In a newly developed city, it is estimated that the voting population (in thousands) will increase according to $V(t)=30+12 t^2-t^3, 0 \leq t \leq 8$ where $t$ is the time in years. Find the approximate change in voters for the time change from 4 to $4 \frac{1}{6}$ year.
Solution:
$
v=30+12 t^2-t^3 \quad 0 \leq t \leq 8
$
So $d v=\left(24 t-3 t^2\right) d t$
Here $\quad t=4$ and $d t=\frac{1}{6}$
So
$
\begin{aligned}
d v & =\left[24(4)-3\left(4^2\right)\right] \frac{1}{6} \\
& \left.=(96-48) \frac{1}{6}=\frac{48}{6}=8 \text { (in thousand }\right)=8000
\end{aligned}
$
Question 9.
The relation between the number of words $\mathrm{y}$ a person learns in $\mathrm{x}$ hours is given by $\mathrm{y}=52 \sqrt{x}, 0 \leq$ $\mathrm{x} \leq 9$. What is the approximate number of words learned when $\mathrm{x}$ changes from
(i) 1 to $1.1$ hour?
(ii) 4 to $4.1$ hour?

Solution:
$
\begin{aligned}
y & =52 \sqrt{x} \\
d y & =52\left(\frac{1}{2 \sqrt{x}} d x\right)=\frac{26}{\sqrt{x}} d x
\end{aligned}
$
(i) $d y$ (when $x=1$ and $d x=0.1 \mathrm{hr}$ )

◆ **DATA EXTRACT**
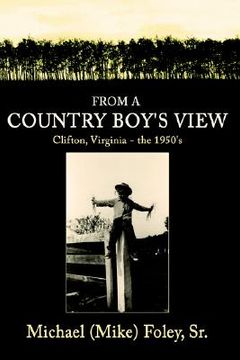 portada from a country boy's view: clifton, virginia - the 1950's (en Inglés)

◆ **INSTRUCTION A**
Answer these questions using the worked solutions, with each answer on its own line and labeled to match:
(i) Over what range of t is the voting population function V(t) defined?
(ii) What value is used for dt when estimating the change in voters?
(iii) What equation relates the number of words y to the hours x?
◆ **INSTRUCTION B**
Reproduce verbatim everything in the worked solutions from "The relation between" down to "to $1.1$ hour?".

◆ **ANSWER SPACE A**
(i) 0 ≤ t ≤ 8
(ii) dt = 1/6
(iii) y = 52√x

◆ **ANSWER SPACE B**
The relation between the number of words $\mathrm{y}$ a person learns in $\mathrm{x}$ hours is given by $\mathrm{y}=52 \sqrt{x}, 0 \leq$ $\mathrm{x} \leq 9$. What is the approximate number of words learned when $\mathrm{x}$ changes from
(i) 1 to $1.1$ hour?